Vor kurzem bin ich auf die wunderbare Geschichte einer alten Frau gestoßen, die allein in ihrem Haus lebte. Jeden Morgen ging sie zum Fluss, um dort frisches Wasser zu holen. Dafür nahm sie immer eine lange Stange, hängte links wie rechts je einen Eimer und verwendete dabei immer den gleichen. Der Weg von ihrem Haus auf einem Feldweg entlang war nicht sehr lang. Am Fluss angekommen, nahm sie die Eimer herunter und füllte diese mit frischem Wasser. Dann hängte sie jeden Eimer genauso vorsichtig wieder auf die Stange, hob diese auf ihre Schultern und machte sich auf den Rückweg.
Während der rechte Eimer ohne Schaden war, hatte der linke einen kleinen Riss im Boden, aus dem das Wasser langsam aber stetig herauströpfelte. Immer wenn sie nach Hause kam, war der rechte Eimer randvoll, während der linke die Hälfte des Wassers verloren hatte.
So ging das über Jahre und nichts änderte sich. Bis eines Tages, als sie am Fluss ankam, der linke Eimer zu seufzen begann. Die alte Frau erschrak fürchterlich, denn noch nie hatte sie einen Gegenstand reden hören. Doch so war es, der Eimer sprach zu ihr. „Es tut mir so leid, es tut mir so leid“, jammerte er. „Du alte Frau arbeitest jeden Tag so hart, um das Wasser nach Hause zu tragen und ich verliere dabei stets die Hälfte. Ein Eimer hat doch nur eine Aufgabe – und noch nicht mal die kann ich richtig erfüllen.“
Die Frau schaute ihn mit offenem Mund an und wollte etwas erwidern, aber der Eimer lamentierte weiter: „Nein, nein. Ich weiß, es ist wenigstens die Hälfte des Wassers, aber das macht es nicht besser. Ich habe diesen Riss, diesen Defekt und deshalb bin ich ein Versager.“
Die alte Frau schaute auf den Eimer, der ihr über all die Jahre ein treuer Begleiter gewesen war, und begann mit einem mitfühlenden Blick zu sprechen. „Mein guter Freund. Es tut mir so leid. Ich hatte keine Ahnung, dass du so empfindest. Du hast die ganze Zeit gelitten und hattest dabei doch gar keinen Grund.“
„Ich weiß nicht wovon du sprichst“ erwiderte der Eimer, „ich hatte keinen Grund an meinem Defekt zu leiden?“
„Nein“ sagte die Frau „und ich werde dir jetzt auch zeigen, warum“. Vorsichtig hob sie die Stange mit den gefüllten Eimern auf und begann nun auf dem Heimweg zunächst mit dem rechten Eimer zu sprechen: „Was siehst du?“ fragte sie. „Ich sehe Erde und Staub, denn ich sehe den Feldweg wie jeden Tag“, sagte der rechte Eimer.

DATENAUSZUG =>
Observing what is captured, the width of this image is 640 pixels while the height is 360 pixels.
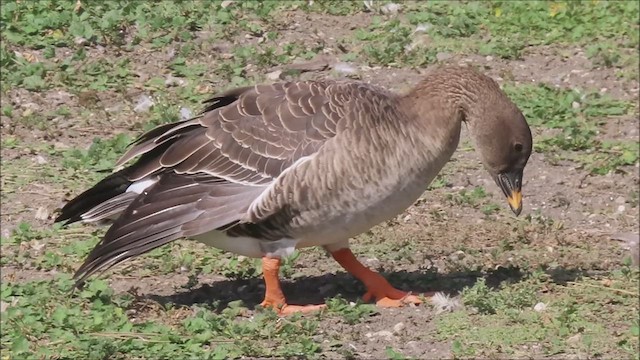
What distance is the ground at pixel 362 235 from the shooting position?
6.38m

DEINE AUFGABE =>
Setze die Geschichte von der alten Frau und dem undichten Eimer fort, beginnend nach der Antwort des rechten Eimers. Die Auflistung wird hier nicht gebraucht.

ANTWORT =>
„Das stimmt“, sagte die Frau. „Und was siehst du?“ wandte sie sich an den linken Eimer mit dem Riss. Der schaute sich zum ersten Mal um und war erstaunt. Entlang des Feldweges standen Blumen, die wunderschön und in allen erdenklichen Farben blühten. Während die rechte Seite des Weges kahl war, zeigte sich seine linke in malerischer Pracht.
Wie aber kam es dazu? Ganz einfach: Durch den Riss im linken Eimer war über all die Jahre täglich so viel Wasser getropft, dass die Blumen auf seiner Seite prächtig gedeihen konnten.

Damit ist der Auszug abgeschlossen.